The problem is though we should always STILL ask our priests (and if you are a priest, your own spiritual father or the Bishop), that does not mean we must become either so open-minded that our brains fall out or so non-committal that the modernists can very easily (and understandably!) assume they are in the right to completely discard our traditions and the Scriptures.
People are morons, myself included. We
need simple answers to simple questions...not long theological textbooks and shades of gray. My wife, who doesn't read the fathers all day, needs to hear, "You should not commune if you are menstruating" or "birth control is wrong, the moral ideal is that sex is only for procreation." She should not only hear that "on the grape vine" just because these things are awkward. We all have sex and half of us menstruate. We need to talk about these things. We have been so silent on these things, that someone bringing up the historical, consensus view of the Church is viewed as wacky. This should not be, brothers.
A priest should be able to say, without wincing, just as he would have in 1930, "If you fornicate, cohabitate, or use birth control, you will not be communed."
Now, that does not mean that categorically, in every single circumstance for every single individual, this will occur. The Russian Church,
in their recent 2015 document on communion, for example allows for spiritual fathers to in peculiar circumstances to commune a cohabitating, unmarried people. Now, before we go all nuts, there are obvious situations (i.e. a woman who fornicated with a man, became pregnant, repents, and now seeks to keep the family together and serve God but her boyfriend refuses to marry her.) The spiritual father, in such circumstances, must help her navigate through these waters and gives her both penance, and the conditions, which he feels will allow her to be sanctified, instead of harmed, by communion.
So, even while the Russian church obviously allows for this, that does not mean a conservative Russian priest cannot still say, "If you fornicate, cohabitate, or use birth control, you will not be communed" and mean every word of it. We can make a clear statement, and
privately work out the exceptions when necessary.

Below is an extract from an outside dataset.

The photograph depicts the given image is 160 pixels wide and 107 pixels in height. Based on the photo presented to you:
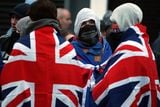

And this is the key problem: we have taken
private, extra-ordinary exceptions, and turned them into publicly acknowledged norms, where the priest essentially accepts "I am trying to be a l'il better" but there is no real visible change. Let's be honest--we don't want to be rocking boats.
People I respect among the clergy (this includes a Bishop), that I know to be true conservatives, essentially have been too silent on these abuses out of fear of 1. offending people and 2. being too judgmental.
The fear is that all the cradles, who have suffered from three generations of almost no catechesis, won't get it and leave. A line is trying to be toed to slowly bring them the right way. But, the cradles are disappearing--and not by death, they are just not going to church. We all know this. The Orthodox churches that are growing are converts and reverts that want vision, not mush. The ones with the immigrants are full of the very old, baby boomers and very few gen Xers, and that's it. They will be gone soon because the millenial cradles are not showing up, period.
Being afraid to rock the boat is silly, as usually churches die when they lack vision and clear stances on these things (look what happened to every mainline church which ignored Prov 29:18). Further, we have become so non-judgmental, every one knows a priest that will commune a sodomite within driving distance. At least in the north east. In fact, it is open knowledge that there is at least one Bishop of a notable jurisdiction completely on board with this heresy. Yet, these priests, and Bishop, are not de-laicized and excommunicated. This is a travesty and an embarrassment, and we exist with this simply because we have been too loose ended and too open minded.
So, perhaps I am being too charitable with Rus' position here, but I think he is trying to vent a frustration with what has been, in all honesty, a misleading tact in modern Orthodoxy. Look to the Orthodox churches that are growing. Particularly Russia. They are going reactionary, not liberal, they are offering answers, not post-modernist muddle.
I am a recent convert, so I am speaking from the little I have seen. And, I am not the least bit worried, because God always has the Church's back. The Church always prevails and it has gone through centuries of captivity, persecution, and almost completely decimation and roars back from the ashes like a Phoenix. But, that Phoenix will rise when we wake up and realize we need to clearly and succinctly communicate what we have always communicated and not care who it offends. This is the best church growth strategy there is.